Preprocessing cropped EEG data - best practices

:question: If you have a question or issue with MNE-Python, please include the following info:

  • MNE version: e.g. 1.7.0
  • operating system: macOS 14

Hello MNE community,

I have questions about best practices for cropping data as part of pre-processing in conjunction with AutoReject, ICA.

The EEG data I am working with included annotations for pairs of stimuli_start and stimuli_stop, repeating over 100 times in the data. Outside of these annotations, participants were able to relax, move about, and even remove the EEG device. Given these out-of-stimuli segments have arguably very poor quality data of no value, as part of pre-processing we thought it would be good to crop them out and stitch the events back-to-back together.
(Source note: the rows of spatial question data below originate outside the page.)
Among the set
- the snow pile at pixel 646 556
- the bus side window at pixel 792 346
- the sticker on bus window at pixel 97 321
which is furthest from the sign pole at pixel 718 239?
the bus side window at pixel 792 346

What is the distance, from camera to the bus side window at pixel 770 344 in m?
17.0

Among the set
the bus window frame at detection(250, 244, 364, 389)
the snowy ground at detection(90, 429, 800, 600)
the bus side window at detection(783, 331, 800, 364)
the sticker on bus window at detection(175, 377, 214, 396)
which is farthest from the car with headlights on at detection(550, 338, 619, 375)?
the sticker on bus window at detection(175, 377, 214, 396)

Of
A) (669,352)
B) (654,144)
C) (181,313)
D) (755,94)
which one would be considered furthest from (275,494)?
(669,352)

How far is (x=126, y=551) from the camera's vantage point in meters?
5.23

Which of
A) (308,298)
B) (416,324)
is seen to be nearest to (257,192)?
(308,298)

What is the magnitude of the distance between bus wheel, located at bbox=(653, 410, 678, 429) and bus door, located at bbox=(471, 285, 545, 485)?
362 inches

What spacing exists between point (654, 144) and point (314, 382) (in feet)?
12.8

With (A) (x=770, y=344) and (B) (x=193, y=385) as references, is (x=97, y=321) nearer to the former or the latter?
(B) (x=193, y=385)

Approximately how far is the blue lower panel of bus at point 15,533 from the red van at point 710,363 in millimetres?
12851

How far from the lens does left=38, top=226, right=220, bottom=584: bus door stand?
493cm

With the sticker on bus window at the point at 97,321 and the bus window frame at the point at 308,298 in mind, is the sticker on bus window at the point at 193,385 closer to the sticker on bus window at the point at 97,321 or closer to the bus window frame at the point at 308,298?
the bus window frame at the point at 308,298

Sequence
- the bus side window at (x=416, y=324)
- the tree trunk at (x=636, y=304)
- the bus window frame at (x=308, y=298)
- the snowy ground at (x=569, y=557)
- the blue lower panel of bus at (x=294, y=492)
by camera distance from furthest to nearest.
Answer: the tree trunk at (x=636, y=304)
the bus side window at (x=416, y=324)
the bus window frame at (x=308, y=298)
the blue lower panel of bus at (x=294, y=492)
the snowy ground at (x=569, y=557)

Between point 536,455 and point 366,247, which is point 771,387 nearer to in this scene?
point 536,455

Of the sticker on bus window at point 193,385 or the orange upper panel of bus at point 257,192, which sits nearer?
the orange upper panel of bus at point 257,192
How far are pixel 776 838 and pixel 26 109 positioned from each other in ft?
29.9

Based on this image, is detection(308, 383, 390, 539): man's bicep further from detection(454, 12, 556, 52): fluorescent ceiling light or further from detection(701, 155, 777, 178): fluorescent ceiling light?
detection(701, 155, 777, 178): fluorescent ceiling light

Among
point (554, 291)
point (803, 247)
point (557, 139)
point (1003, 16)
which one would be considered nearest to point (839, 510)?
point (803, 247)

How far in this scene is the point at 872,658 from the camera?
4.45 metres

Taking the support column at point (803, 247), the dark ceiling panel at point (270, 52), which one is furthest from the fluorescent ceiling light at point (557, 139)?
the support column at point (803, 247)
Here is an example of the cropping code

import mne

# assume data is read as mne.io.raw object as variable raw

# Extract events from annotations (stimuli_start=2, stimuli_end=3,
# experiment_end=4--> occurs only once at the end)
events, _ = mne.events_from_annotations(raw, event_id={'2': 2, '3': 3, '4': 4})

# Create an event list containing only stimulus start-end events
start_event_code = 2
end_event_code = 3

start_end_events = events[(events[:, 2] == start_event_code) | (events[:, 2] == end_event_code)]

# Iterate through stimulus start-end event pairs and extract data segments

# Define a list to store the cropped epochs
stimulus_raw = []
sampling_rate = 250

# Define a placeholder 
start_idx = None
for ev in start_end_events:
    # Mark the start and end of each stimulus
    if ev[2] == start_event_code:
        start_idx = ev[0]
    elif ev[2] == end_event_code:
        end_idx = ev[0]

        # Create an epoch with the defined start and end time
        tmin = math.floor(start_idx / sampling_rate * 10000) / 10000 # maybe need to round down to 3(?) decimal places to ensure event is captured when converting from sample to time
        tmax = end_idx / sampling_rate # no need to round
        epoch = raw_dropCh_montage.copy().crop(
            tmin=tmin,
            tmax=tmax
            )
        stimulus_raw.append(epoch)

# Concatenate the epoch list into a single Epochs object
raw_cropped = mne.concatenate_raws(stimulus_raw)

My questions are

  1. What would be reasons to avoid cropping the data as such before subsequent pre-processing steps?
  2. Will the steps of the typical pre-processing steps AutoReject and ICA done on MNE see sub-optimal performances as a result of this cropping? Are there better approaches to deal with this situation?
  3. If the cropping approach is sound but the code can be more efficient, suggestions are welcome! (It is quite computationally heavy at the moment)

Thank you!
Lek Hong

Hello @lek-hong and welcome to the forum!

Excluding those noisy periods from processing is the right thing to do. ICA etc. will perform better that way.

You may want to take a look at annotate_break(), which was developed to help in cases like yours:

https://mne.tools/stable/auto_tutorials/preprocessing/20_rejecting_bad_data.html#detecting-and-annotating-breaks

Note that you can run ICA on epochs too, and autoreject exclusively works on epochs.

Best wishes,
Richard

1 Like

Thank you Richard for the guidance!

annotate_break() is interesting. Since the stimuli are of various durations, I can programmatically define the break durations via the timestamps of adjacent annotations.

But might it be better to just exclude the breaks permanently from the data via cropping rather than just annotate them as breaks?

Yup, will run ICA and AutoReject on epochs generated from the cropped data. :grinning:

For MNE it’s the same really … Any data with an annotation starting with “bad” will be ignored automatically. No need to crop the data!

1 Like

This topic was automatically closed 7 days after the last reply. New replies are no longer allowed.